Le marché de la réassurance est encore plus concentré que celui de l’assurance. De ce fait, les 5 plus gros réassureurs mondiaux représentent 50 % du marché en 2018. Et, on ne compte qu’une centaine de réassureurs mondiaux.
Top 10 des principaux réassureurs 2022
(primes en milliards de dollars)
Réassureurs | Primes totales |
1. Munich Ré (Allemagne) | 36,7 |
2. Swiss Ré (Suisse) | 36,4 |
3. Hannover Ré (Allemagne) | 22,4 |
4. Scor (France) | 17,9 |
5. Berkshire Hathaway (Etats-Unis) | 16,5 |
6. Lloyd’s (Royaume-Uni) | 14,5 |
7. China Ré (Chine) | 12,2 |
8. RGA (Etats-Unis) | 11,4 |
9. Great West Life (Etats-Unis) | 10,6 |
10. GIC Ré (Inde) | 6,9 |
Signalons que le réassureur chinois China Ré est entré dans le « top 10 » en 2012 et l’indien GIC en 2017.
L’organisation en France
La quasi-totalité des réassureurs opérant sur le territoire français sont fédérés au sein de l’Association des professionnels de la réassurance en France (APREF). L’APREF compte une quarantainede membres réassureurs. Ceux-ci représentent environ 95 % du marché. Elle compte également membres associés, notamment des courtiers ou des consultants spécialisés.
L’APREF a été fondée en 2005 par la fusion de trois organismes représentatifs :
- L’APREMAF (Association professionnelle des réassureurs du marché français) ;
- L’ARF (Association des réassureurs français) ;
- L’UREF (Union des réassureurs étrangers en France).
Les deux principaux réassureurs français sont Scor et la CCR :
- Scor a été créé en 1970 à l’initiative de l’État français.
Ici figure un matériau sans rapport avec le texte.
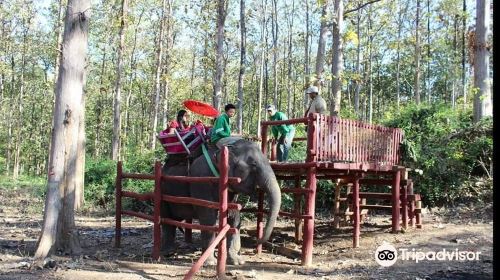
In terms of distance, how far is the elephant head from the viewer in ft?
26.4

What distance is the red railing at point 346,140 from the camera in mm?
8320

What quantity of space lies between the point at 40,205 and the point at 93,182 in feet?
7.14

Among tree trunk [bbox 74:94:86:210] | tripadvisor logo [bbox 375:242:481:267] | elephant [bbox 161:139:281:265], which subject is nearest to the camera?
tripadvisor logo [bbox 375:242:481:267]

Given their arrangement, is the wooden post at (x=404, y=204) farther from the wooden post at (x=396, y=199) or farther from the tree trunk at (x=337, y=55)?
the tree trunk at (x=337, y=55)

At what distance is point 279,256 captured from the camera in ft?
30.7

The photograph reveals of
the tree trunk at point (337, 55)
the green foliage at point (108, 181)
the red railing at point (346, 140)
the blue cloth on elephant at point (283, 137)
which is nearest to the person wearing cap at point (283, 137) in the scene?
the blue cloth on elephant at point (283, 137)

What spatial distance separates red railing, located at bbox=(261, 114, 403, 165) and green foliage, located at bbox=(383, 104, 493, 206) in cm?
254

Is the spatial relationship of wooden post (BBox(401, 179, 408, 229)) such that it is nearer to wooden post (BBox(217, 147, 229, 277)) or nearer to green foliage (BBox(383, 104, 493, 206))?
green foliage (BBox(383, 104, 493, 206))

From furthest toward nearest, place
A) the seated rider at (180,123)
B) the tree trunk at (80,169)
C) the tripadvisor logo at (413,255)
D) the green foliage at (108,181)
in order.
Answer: the green foliage at (108,181) < the tree trunk at (80,169) < the seated rider at (180,123) < the tripadvisor logo at (413,255)

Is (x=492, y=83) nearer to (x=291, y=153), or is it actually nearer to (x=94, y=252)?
(x=94, y=252)

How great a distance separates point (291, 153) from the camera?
16.1 meters

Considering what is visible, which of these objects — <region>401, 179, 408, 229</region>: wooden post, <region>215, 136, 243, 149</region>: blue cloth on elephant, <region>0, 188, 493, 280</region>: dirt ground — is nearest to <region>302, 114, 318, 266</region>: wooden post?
<region>0, 188, 493, 280</region>: dirt ground

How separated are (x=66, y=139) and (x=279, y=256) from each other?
435 cm

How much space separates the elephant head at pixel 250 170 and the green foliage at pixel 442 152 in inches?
222
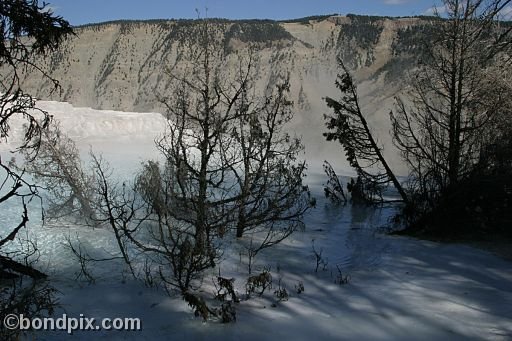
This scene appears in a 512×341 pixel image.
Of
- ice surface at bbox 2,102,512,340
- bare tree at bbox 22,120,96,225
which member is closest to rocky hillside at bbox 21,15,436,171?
bare tree at bbox 22,120,96,225

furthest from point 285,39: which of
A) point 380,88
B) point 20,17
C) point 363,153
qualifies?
point 20,17

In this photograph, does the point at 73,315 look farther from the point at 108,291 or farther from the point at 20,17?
the point at 20,17

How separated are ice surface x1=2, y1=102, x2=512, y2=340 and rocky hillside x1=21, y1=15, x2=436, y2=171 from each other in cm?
2692

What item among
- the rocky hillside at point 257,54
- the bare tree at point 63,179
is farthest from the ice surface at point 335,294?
the rocky hillside at point 257,54

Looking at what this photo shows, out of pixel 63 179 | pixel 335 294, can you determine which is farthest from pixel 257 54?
pixel 335 294

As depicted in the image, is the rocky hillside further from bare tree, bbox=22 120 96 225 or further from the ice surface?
the ice surface

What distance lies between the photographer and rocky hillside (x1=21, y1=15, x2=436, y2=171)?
40.0 meters

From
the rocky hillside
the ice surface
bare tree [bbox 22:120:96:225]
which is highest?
the rocky hillside

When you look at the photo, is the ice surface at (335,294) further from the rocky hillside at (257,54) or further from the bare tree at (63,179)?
the rocky hillside at (257,54)

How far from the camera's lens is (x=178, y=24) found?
46.2 meters

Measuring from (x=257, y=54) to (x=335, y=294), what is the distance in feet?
118

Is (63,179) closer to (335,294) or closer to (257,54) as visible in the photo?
(335,294)

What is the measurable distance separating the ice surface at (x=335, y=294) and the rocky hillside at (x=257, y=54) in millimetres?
26923

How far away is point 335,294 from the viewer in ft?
25.5
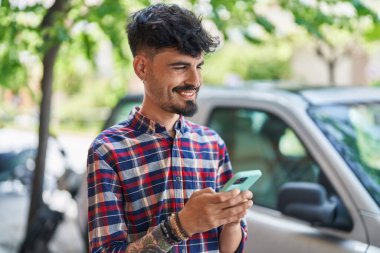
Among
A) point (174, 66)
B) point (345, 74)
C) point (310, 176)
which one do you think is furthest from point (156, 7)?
point (345, 74)

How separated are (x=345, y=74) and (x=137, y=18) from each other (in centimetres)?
1892

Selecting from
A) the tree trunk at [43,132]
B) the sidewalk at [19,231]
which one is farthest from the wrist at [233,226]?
the sidewalk at [19,231]

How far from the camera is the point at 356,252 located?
96.3 inches

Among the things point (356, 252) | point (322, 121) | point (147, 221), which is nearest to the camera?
point (147, 221)

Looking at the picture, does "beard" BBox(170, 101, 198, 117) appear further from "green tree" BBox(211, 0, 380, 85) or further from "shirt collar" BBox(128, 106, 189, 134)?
"green tree" BBox(211, 0, 380, 85)

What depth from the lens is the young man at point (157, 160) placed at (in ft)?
5.46

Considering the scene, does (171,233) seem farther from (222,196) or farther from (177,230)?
(222,196)

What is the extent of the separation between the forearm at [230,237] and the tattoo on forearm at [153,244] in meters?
0.25

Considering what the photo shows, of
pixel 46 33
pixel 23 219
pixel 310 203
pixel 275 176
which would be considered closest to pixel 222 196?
pixel 310 203

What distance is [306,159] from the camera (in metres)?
3.12

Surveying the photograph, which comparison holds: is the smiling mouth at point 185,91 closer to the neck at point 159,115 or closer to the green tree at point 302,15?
the neck at point 159,115

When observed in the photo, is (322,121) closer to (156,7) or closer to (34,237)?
(156,7)

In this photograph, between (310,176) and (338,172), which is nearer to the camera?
(338,172)

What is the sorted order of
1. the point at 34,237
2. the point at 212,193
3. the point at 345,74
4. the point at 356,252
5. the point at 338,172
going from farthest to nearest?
the point at 345,74, the point at 34,237, the point at 338,172, the point at 356,252, the point at 212,193
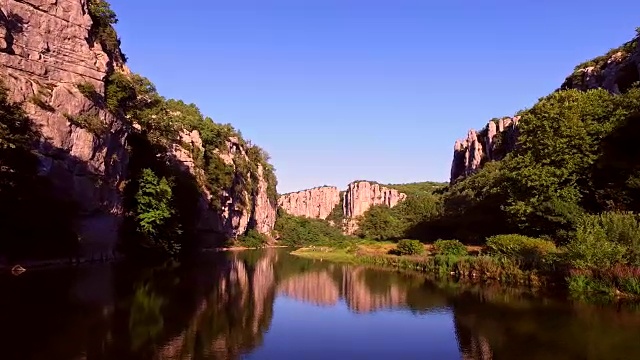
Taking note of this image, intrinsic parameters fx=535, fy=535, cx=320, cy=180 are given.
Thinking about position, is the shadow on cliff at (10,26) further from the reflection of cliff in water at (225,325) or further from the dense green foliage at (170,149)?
the reflection of cliff in water at (225,325)

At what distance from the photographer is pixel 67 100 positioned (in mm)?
46594

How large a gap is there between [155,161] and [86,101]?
49.5ft

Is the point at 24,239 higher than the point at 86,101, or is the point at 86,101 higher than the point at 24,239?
the point at 86,101

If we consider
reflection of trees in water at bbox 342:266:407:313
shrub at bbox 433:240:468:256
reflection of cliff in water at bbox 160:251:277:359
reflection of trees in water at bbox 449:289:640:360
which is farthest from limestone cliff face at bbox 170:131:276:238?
reflection of trees in water at bbox 449:289:640:360

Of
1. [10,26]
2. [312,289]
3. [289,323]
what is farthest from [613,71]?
[10,26]

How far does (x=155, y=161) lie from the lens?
63.1m

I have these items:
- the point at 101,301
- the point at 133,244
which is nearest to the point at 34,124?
the point at 133,244

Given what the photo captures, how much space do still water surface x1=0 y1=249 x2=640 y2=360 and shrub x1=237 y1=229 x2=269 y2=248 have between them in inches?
3334

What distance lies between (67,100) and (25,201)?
12235mm

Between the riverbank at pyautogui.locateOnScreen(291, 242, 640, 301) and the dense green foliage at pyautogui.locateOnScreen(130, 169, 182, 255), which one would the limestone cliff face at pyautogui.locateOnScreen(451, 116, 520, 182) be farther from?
the dense green foliage at pyautogui.locateOnScreen(130, 169, 182, 255)

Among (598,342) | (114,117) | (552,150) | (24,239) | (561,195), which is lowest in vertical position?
(598,342)

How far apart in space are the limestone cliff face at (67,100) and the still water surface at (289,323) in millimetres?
13254

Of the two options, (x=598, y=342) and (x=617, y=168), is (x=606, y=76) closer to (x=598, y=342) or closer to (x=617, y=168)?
(x=617, y=168)

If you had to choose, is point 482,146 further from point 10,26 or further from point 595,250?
point 10,26
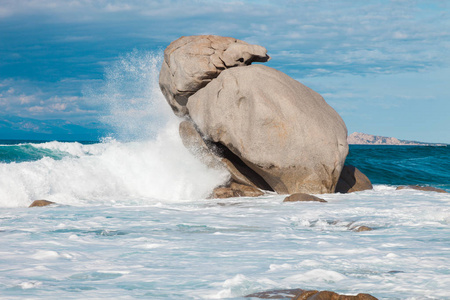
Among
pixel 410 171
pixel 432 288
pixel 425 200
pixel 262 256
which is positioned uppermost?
pixel 432 288

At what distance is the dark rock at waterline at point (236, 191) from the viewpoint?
1170cm

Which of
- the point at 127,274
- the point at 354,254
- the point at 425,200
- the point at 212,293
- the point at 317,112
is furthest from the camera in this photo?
the point at 317,112

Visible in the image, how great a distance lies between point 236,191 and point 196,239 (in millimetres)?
5745

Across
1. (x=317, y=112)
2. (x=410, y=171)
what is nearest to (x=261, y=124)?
(x=317, y=112)

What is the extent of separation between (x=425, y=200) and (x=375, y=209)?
6.40ft

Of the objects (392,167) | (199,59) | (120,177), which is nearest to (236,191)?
(199,59)

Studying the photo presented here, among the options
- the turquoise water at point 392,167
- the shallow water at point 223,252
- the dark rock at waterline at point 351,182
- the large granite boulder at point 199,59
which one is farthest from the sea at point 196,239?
the turquoise water at point 392,167

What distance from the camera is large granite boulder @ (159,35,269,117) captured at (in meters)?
12.2

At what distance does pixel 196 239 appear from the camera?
20.7 feet

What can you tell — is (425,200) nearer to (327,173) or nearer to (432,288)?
(327,173)

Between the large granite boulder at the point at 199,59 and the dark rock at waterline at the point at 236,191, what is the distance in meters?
2.60

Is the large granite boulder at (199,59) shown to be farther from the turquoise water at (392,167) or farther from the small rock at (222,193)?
the turquoise water at (392,167)

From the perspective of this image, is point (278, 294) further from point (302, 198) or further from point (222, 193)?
point (222, 193)

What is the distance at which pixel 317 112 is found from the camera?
463 inches
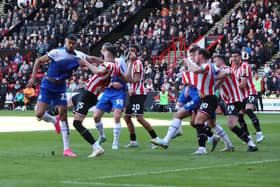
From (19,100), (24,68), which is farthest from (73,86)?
(24,68)

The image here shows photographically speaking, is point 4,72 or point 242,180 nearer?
point 242,180

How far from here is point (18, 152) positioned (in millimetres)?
16953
En 1989, elle fusionne avec UAP Ré et entre à la Bourse de Paris. Elle devient ensuite un acteur à vocation mondiale. En effet, elle est actuellement le 4ème réassureur mondial. Elle intervient à la fois en réassurance vie et en non-vie ;
- La Caisse Centrale de Réassurance (CCR) a été créée par l’État français en 1946. Sa vocation principale était la gestion de certains fonds publics d’indemnisation ainsi que la réassurance de branches spécifiques bénéficiant de la garantie de l’État. Il s’agissait notamment des risques de guerre, des risques nucléaires, des catastrophes naturelles, des attentats ainsi que des actes de terrorisme. C’est une société détenue à 100 % par l’État français. Elle qui figure actuellement parmi les 25 premiers réassureurs mondiaux.
Tout comme les assureurs, les réassureurs français sont supervisés par l’Autorité de contrôle prudentiel et de résolution (ACPR).